Professor queniano de escola rural vence o ‘Nobel da Educação’ de 2019
Saiba mais sobre a trajetória de Peter Tabichi, que ensina matemática e física em uma escola com 1 computador para cada 58 alunos; Brasileira é top 10
por Vinícius de Oliveira 24 de março de 2019
Peter Tabichi, professor de matemática e física na escola rural de ensino fundamental Keriko Secondary School, em Nakuru, no Quênia, foi o vencedor do Global Teacher Prize, o “Nobel da Educação”, e leva o prêmio de US$ 1 milhão concedido pela Varkey Foundation.
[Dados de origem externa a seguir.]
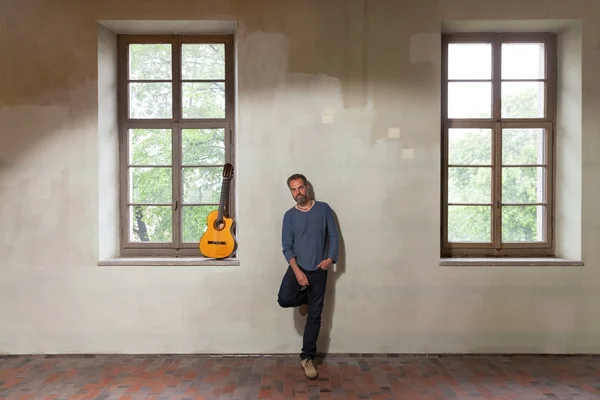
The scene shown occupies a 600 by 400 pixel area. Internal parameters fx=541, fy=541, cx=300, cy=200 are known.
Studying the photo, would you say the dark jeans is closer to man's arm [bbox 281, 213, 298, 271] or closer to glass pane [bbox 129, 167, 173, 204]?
man's arm [bbox 281, 213, 298, 271]

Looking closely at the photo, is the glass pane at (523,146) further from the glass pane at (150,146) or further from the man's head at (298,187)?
the glass pane at (150,146)

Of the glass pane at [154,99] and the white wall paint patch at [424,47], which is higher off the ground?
the white wall paint patch at [424,47]

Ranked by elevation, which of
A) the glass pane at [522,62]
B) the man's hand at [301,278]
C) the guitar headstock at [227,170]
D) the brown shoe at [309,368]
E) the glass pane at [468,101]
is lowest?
the brown shoe at [309,368]

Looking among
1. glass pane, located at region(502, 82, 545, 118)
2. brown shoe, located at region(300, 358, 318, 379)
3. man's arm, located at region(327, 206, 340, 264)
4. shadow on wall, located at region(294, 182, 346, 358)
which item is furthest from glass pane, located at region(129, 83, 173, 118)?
glass pane, located at region(502, 82, 545, 118)

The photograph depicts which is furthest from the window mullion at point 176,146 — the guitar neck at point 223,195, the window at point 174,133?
the guitar neck at point 223,195

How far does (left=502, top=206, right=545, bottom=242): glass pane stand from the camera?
16.7 feet

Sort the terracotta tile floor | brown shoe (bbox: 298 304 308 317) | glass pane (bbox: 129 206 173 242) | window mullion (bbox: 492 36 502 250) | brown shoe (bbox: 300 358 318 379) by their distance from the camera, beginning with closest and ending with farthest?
the terracotta tile floor → brown shoe (bbox: 300 358 318 379) → brown shoe (bbox: 298 304 308 317) → window mullion (bbox: 492 36 502 250) → glass pane (bbox: 129 206 173 242)

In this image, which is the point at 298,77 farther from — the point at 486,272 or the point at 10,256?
the point at 10,256

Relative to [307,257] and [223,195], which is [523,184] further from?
[223,195]

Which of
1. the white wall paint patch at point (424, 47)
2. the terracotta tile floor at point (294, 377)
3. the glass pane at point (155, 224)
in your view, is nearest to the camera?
the terracotta tile floor at point (294, 377)

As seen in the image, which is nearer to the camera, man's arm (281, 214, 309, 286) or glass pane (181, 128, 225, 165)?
man's arm (281, 214, 309, 286)

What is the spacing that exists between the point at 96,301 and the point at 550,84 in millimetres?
4605

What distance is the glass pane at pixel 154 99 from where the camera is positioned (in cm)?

O anúncio foi feito neste domingo (24) durante o Global Education and Skills Forum, o Fórum Mundial de Educação e Competências (em tradução livre), que acontece em Dubai, nos Emirados Árabes Unidos. A professora brasileira Débora Garofalo ficou entre os 10 finalistas.
A educação está no sangue de Tabichi, de 36 anos. Filho de pai professor e com primos que também seguem a profissão, ele usa tecnologia para ensinar em uma escola com baixíssima conectividade (um computador para cada 58 alunos). Seus alunos precisam caminhar 7 km por estradas acidentadas para assistir às aulas.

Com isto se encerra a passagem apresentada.